Source texts of formatted documents
-.-.-

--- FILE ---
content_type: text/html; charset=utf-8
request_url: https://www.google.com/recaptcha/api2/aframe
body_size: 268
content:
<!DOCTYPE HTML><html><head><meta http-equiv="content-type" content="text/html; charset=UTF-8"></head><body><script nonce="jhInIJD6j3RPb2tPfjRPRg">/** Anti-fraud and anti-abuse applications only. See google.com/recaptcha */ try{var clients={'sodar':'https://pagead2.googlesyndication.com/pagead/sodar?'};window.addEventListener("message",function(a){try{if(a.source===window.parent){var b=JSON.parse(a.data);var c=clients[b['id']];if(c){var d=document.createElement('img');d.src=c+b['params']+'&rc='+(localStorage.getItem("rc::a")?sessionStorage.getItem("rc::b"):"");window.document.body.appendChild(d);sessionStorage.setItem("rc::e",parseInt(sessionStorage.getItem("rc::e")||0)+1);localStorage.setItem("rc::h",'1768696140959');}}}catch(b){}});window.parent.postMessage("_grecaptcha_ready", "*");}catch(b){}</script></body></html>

-.-.-

PROBLEM TO SOLVE — Collect each line of the entries that has the word "https", copying it in full.

RESULT OF THE EXERCISE —
request_url: https://www.google.com/recaptcha/api2/aframe
<!DOCTYPE HTML><html><head><meta http-equiv="content-type" content="text/html; charset=UTF-8"></head><body><script nonce="jhInIJD6j3RPb2tPfjRPRg">/** Anti-fraud and anti-abuse applications only. See google.com/recaptcha */ try{var clients={'sodar':'https://pagead2.googlesyndication.com/pagead/sodar?'};window.addEventListener("message",function(a){try{if(a.source===window.parent){var b=JSON.parse(a.data);var c=clients[b['id']];if(c){var d=document.createElement('img');d.src=c+b['params']+'&rc='+(localStorage.getItem("rc::a")?sessionStorage.getItem("rc::b"):"");window.document.body.appendChild(d);sessionStorage.setItem("rc::e",parseInt(sessionStorage.getItem("rc::e")||0)+1);localStorage.setItem("rc::h",'1768696140959');}}}catch(b){}});window.parent.postMessage("_grecaptcha_ready", "*");}catch(b){}</script></body></html>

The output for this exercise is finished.